Task item> Your answer must be an exact copy of the records below, minus the pictures.

Excerpted data>
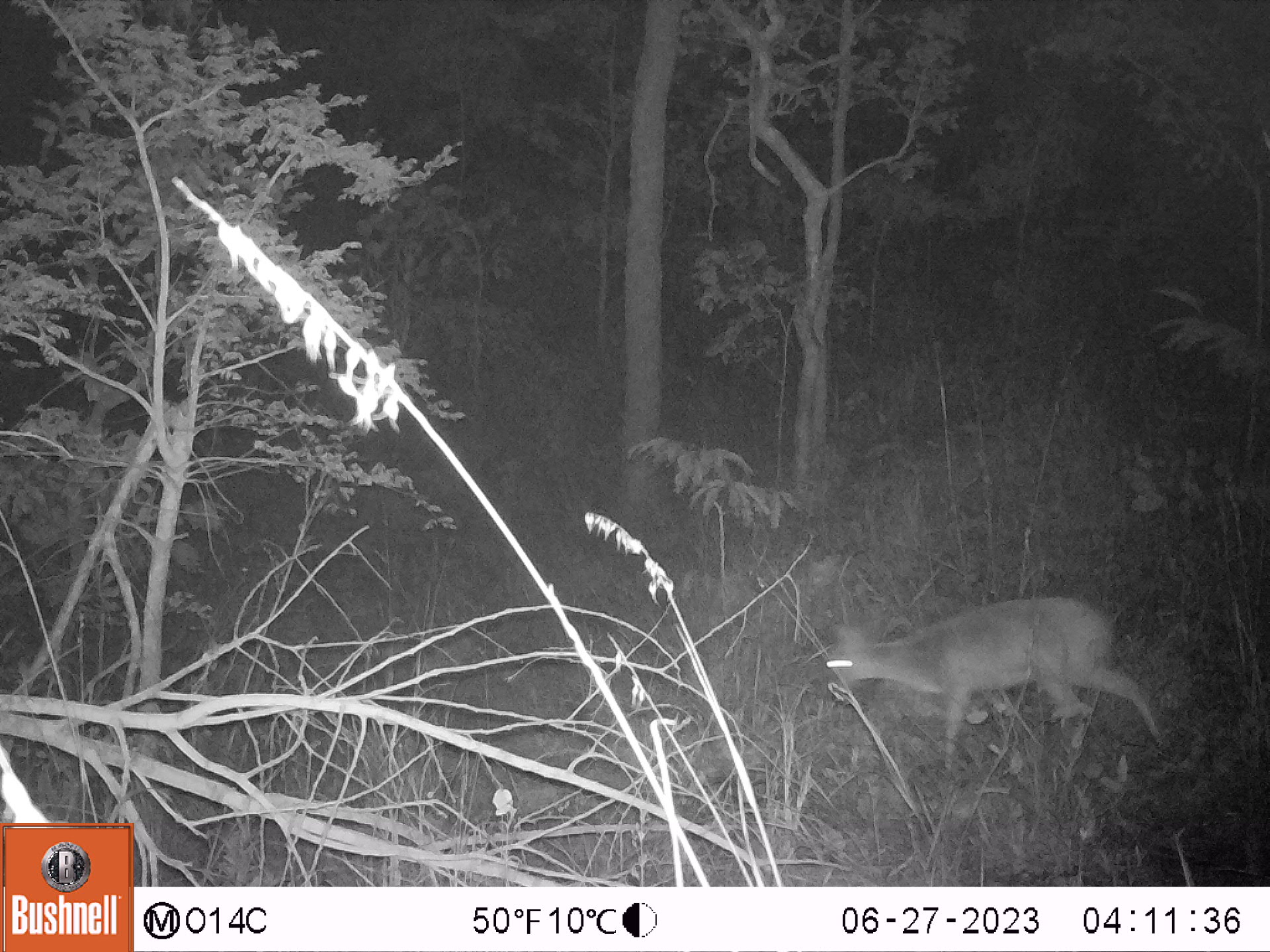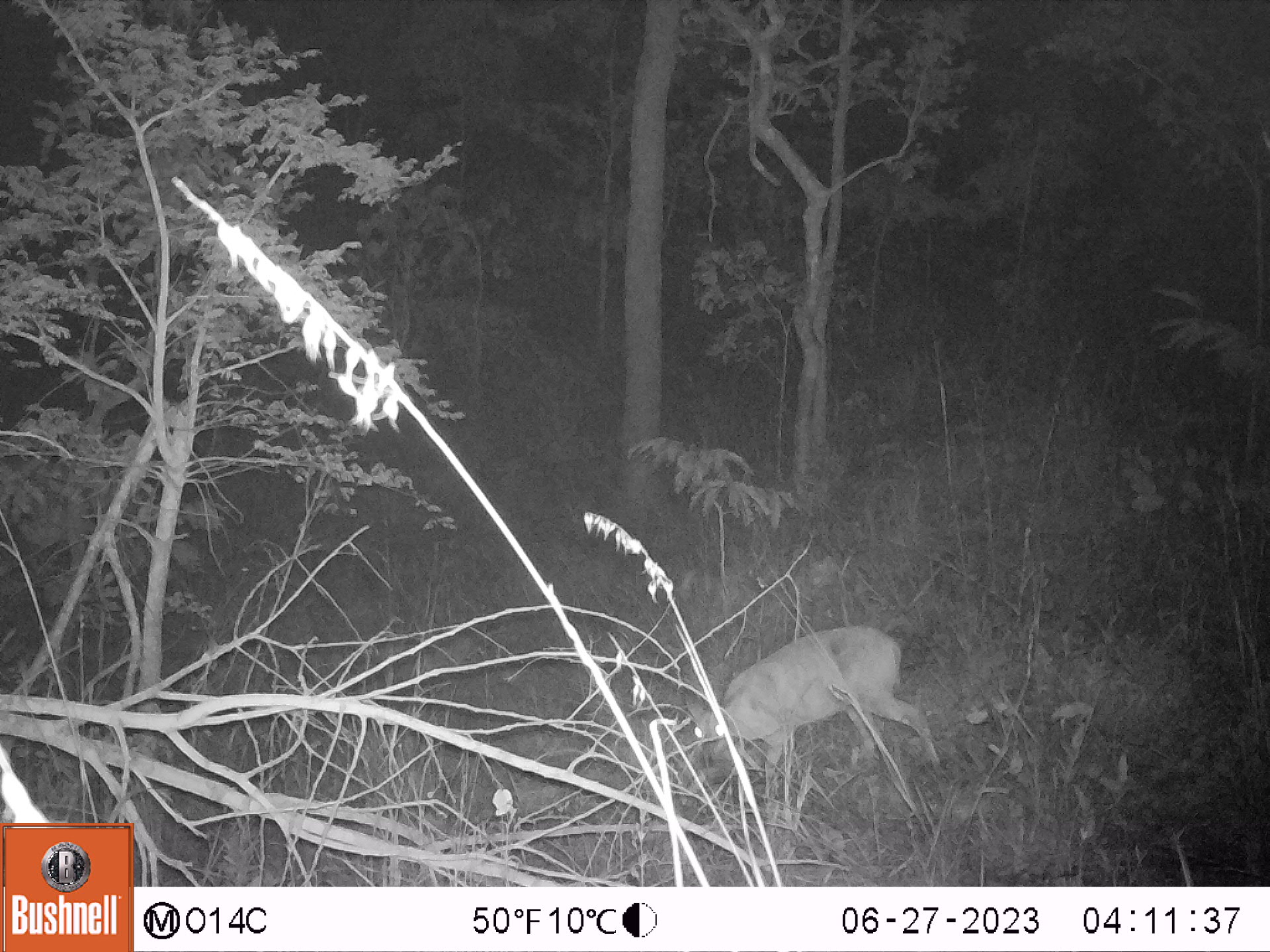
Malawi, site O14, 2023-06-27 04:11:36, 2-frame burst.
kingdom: Animalia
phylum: Chordata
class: Mammalia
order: Artiodactyla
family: Bovidae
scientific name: Antilopinae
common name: small antelope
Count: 1.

Your solution>
Malawi, site O14, 2023-06-27 04:11:36, 2-frame burst.
kingdom: Animalia
phylum: Chordata
class: Mammalia
order: Artiodactyla
family: Bovidae
scientific name: Antilopinae
common name: small antelope
Count: 1.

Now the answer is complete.